A displacement of both the self and of collective memory pervades Ukrainian history. My interest as a writer has always been how we can honour and capture memory, which is why I turn to poetry. Poetry is the space in which truth in all its forms, whether factual or felt, exists. A well-known example of felt truth portrayed through poetry is Ukrainian-American poet Ilya Kaminsky’s 2019 collection Deaf Republic. The book is set in the fictional town of Vasenka, which is occupied by forces claiming to “protect the freedom” of the townspeople. After a young deaf boy is killed by a soldier, the town goes silent in protest:

“Our country woke up next morning and refused to hear soldiers […]
Our hearing doesn’t weaken, but something silent in us strengthens”.

— Ilya Kaminsky

At the time of Deaf Republic’s publication, Crimea had been taken by Russian forces, and the Donbas region was under extreme duress. Easy to refer to Deaf Republic as allegory, yet it is far more complex than a literary technique.
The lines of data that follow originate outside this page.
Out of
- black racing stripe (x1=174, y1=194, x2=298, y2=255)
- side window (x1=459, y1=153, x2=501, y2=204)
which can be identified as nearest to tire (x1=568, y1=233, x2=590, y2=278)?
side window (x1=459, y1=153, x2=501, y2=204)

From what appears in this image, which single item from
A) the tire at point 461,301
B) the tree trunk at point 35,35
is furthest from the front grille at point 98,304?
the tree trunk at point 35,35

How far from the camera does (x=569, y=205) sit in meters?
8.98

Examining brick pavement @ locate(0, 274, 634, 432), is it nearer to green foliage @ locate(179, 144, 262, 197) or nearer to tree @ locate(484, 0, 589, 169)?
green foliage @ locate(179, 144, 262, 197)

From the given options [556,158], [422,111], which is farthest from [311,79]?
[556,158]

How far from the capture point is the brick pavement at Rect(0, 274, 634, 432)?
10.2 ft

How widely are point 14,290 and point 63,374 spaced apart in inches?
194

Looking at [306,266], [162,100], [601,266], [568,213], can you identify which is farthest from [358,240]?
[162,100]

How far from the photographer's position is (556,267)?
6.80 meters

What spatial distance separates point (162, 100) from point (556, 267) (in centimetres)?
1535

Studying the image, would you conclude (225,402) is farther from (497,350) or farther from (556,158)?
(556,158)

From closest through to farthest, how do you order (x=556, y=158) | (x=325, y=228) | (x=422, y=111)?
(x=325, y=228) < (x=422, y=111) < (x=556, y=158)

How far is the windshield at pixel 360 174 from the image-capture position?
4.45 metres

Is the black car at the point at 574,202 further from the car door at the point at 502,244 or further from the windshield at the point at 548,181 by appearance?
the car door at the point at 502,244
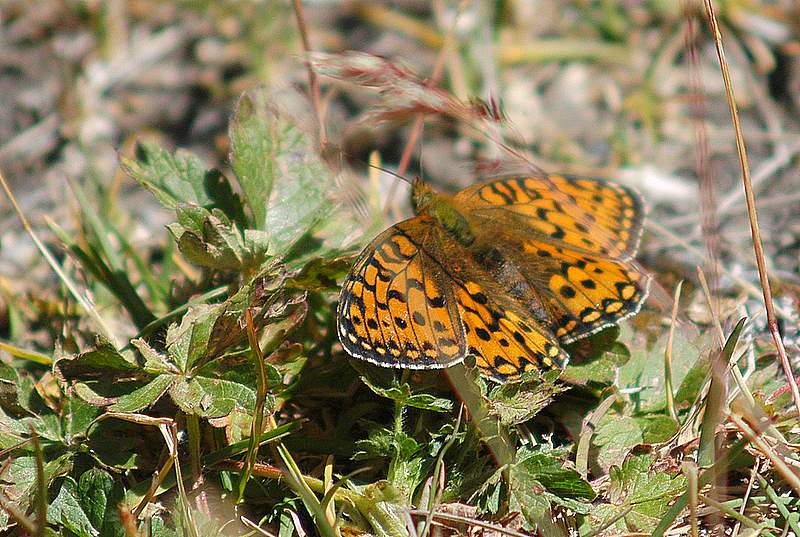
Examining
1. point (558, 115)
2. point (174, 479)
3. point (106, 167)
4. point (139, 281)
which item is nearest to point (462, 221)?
point (174, 479)

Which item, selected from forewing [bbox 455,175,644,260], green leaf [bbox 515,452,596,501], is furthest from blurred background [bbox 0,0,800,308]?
green leaf [bbox 515,452,596,501]

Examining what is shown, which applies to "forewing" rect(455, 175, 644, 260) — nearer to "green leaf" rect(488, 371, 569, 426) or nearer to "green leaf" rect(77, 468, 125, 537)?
"green leaf" rect(488, 371, 569, 426)

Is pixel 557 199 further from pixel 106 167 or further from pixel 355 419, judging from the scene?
pixel 106 167

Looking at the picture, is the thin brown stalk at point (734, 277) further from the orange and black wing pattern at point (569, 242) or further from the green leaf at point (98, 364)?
the green leaf at point (98, 364)

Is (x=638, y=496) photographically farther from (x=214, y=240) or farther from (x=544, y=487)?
(x=214, y=240)

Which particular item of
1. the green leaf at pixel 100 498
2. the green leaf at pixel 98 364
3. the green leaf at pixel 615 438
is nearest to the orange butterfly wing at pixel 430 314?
the green leaf at pixel 615 438

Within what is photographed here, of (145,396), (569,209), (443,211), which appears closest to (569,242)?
(569,209)
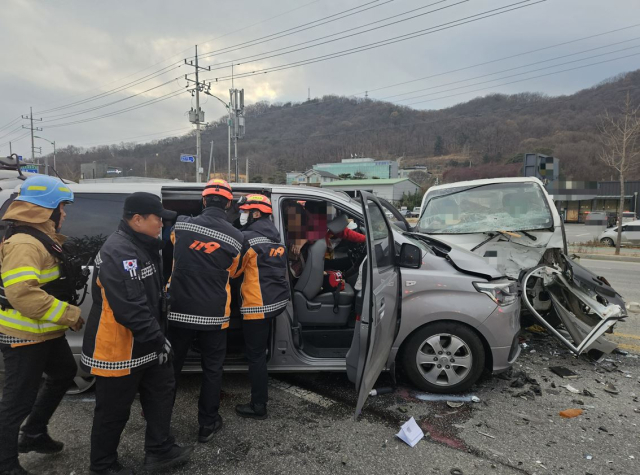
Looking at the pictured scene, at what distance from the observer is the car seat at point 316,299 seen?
3.70 metres

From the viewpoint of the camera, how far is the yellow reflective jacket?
2.23 m

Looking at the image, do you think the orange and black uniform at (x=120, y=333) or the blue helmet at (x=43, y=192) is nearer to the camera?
the orange and black uniform at (x=120, y=333)

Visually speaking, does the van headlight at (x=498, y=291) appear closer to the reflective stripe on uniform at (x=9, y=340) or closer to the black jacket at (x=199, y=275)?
the black jacket at (x=199, y=275)

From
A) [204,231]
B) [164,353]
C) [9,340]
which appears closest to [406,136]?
[204,231]

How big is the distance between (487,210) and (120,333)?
492 centimetres

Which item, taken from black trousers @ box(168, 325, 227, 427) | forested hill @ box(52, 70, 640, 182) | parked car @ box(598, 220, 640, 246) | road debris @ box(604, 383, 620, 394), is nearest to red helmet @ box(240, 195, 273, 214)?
black trousers @ box(168, 325, 227, 427)

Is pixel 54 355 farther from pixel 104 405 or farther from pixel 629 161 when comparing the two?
pixel 629 161

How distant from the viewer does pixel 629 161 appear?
15203mm

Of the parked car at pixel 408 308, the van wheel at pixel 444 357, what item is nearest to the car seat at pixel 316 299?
Result: the parked car at pixel 408 308

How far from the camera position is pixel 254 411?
315cm

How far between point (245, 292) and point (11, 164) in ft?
8.31

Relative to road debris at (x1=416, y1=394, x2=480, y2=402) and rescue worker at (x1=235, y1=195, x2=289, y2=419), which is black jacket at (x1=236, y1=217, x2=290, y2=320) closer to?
rescue worker at (x1=235, y1=195, x2=289, y2=419)

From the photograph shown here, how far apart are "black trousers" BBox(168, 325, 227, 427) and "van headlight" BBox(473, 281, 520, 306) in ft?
7.03

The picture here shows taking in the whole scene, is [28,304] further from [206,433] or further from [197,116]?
[197,116]
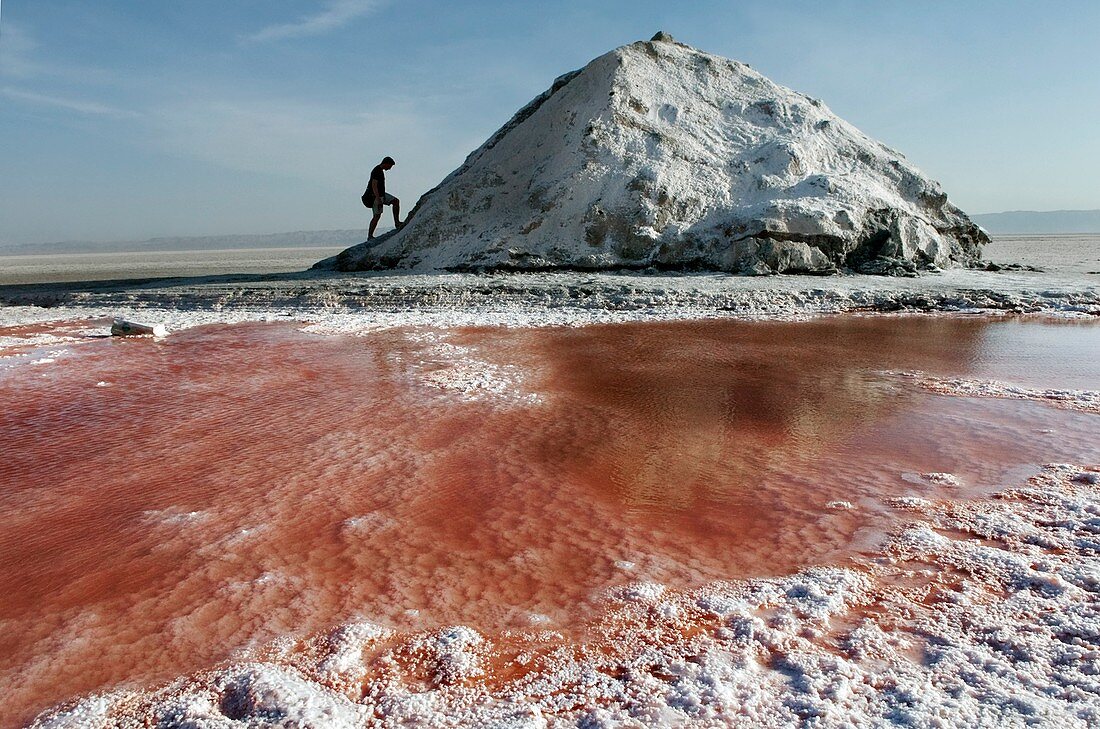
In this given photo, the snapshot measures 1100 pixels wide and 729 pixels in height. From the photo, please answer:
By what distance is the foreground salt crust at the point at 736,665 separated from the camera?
5.36ft

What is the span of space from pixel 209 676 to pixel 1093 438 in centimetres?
409

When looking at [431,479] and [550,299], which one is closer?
[431,479]

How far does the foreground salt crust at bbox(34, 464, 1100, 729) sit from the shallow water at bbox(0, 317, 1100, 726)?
0.41 feet

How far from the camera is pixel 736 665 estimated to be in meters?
1.81

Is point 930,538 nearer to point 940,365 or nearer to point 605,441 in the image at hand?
point 605,441

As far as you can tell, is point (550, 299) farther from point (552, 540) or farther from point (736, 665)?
point (736, 665)

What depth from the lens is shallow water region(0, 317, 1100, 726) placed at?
2.12 m

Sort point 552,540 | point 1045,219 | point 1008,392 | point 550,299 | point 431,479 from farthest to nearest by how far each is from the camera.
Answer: point 1045,219
point 550,299
point 1008,392
point 431,479
point 552,540

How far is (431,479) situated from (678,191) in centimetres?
969

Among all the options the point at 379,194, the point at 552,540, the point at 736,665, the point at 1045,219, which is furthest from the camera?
the point at 1045,219

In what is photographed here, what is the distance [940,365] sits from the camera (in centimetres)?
552

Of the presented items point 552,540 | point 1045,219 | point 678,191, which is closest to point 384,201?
point 678,191

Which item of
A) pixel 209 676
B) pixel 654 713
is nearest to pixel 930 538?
pixel 654 713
Part of its complexity lies in the questions of felt truth, misinformation, and how these relate to the experiences of Eastern European people, not just today, but throughout generations.
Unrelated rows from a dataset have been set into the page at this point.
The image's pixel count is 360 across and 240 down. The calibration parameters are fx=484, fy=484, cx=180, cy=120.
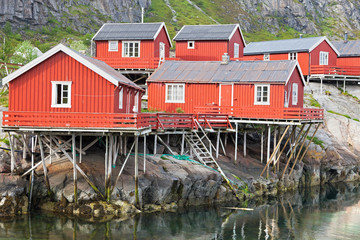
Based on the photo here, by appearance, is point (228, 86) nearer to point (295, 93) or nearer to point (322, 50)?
point (295, 93)

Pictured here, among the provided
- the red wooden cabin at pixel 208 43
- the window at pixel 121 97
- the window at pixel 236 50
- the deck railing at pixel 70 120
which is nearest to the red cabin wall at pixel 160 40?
the red wooden cabin at pixel 208 43

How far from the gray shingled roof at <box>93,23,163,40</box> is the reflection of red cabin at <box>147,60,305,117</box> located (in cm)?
674

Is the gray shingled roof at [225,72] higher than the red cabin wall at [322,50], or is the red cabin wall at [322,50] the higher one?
the red cabin wall at [322,50]

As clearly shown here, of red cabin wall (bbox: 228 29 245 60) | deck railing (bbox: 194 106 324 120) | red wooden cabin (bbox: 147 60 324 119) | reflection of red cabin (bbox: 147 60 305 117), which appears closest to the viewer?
deck railing (bbox: 194 106 324 120)

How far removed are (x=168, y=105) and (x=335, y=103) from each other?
19.9 meters

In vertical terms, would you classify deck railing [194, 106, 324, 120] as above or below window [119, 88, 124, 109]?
below

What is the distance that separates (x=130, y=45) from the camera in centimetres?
4922

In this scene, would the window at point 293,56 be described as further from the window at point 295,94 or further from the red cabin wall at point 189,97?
the red cabin wall at point 189,97

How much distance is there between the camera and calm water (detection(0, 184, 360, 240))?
24.0 meters

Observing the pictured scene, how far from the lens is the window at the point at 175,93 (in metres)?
41.0

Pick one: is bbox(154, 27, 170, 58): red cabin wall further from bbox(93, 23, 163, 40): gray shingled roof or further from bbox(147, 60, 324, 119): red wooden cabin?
bbox(147, 60, 324, 119): red wooden cabin

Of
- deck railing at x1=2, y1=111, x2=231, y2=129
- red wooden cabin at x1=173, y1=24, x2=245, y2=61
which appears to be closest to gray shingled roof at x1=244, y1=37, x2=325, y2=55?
red wooden cabin at x1=173, y1=24, x2=245, y2=61

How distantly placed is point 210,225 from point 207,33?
98.4ft

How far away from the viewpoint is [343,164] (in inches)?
1681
The confusion of information we find now is part of what Carole Cadwalladr refers to as the “Great Information War”, where tactics reminiscent of the Soviet era are being used once again. The most well-known form of cultural gaslighting enforced upon Ukrainians was the Holodomor, a Stalin-imposed, man-made famine between 1932 to 1933, which killed an estimated three million Ukrainians. It was used to deter any form of return to Ukrainian independence. The word Holodomor (deriving from the roots holod, meaning hunger, and mor, meaning plague) itself was banned from use, the acknowledgment of this human atrocity dismissed as anti-Soviet propaganda. We see this same rhetoric employed now by the Kremlin, with Putin’s recent declaration that Ukraine was founded by Lenin, and Lavrov’s claim to the media that Russia has not attacked Ukraine. The world is being told that our country, our history, does not exist. We are at risk of disappearing in real time, both physically and historically.

The preservation of collective memory is vital to Ukraine’s survival, and what we are witnessing in many ways its destruction. In the past week alone the memorial to Babyn Yar has been shelled, the folk art paintings of Maria Prymachenko destroyed by Russian forces, countless churches and mosques left in ruins. Yet in the midst of this destruction, there is a movement of writers, particularly poets, documenting the war. Their words are one thing it cannot kill, they are a means of fighting against misinformation. Much as Anna Akhmatova (born in Odesa) had to whisper lines of poetry to friends who would commit her words to memory, and in so doing preserve a reality of the Soviet Union which was not meant to be told, so too now poets are capturing the horrors of Russia’s invasion, that which the Kremlin does not want the world to see, and sharing it online:

“in the name of polished coffins and uncomfortable still new polished shoes of the dead […]
we bring along the memory of our dead when we evacuate”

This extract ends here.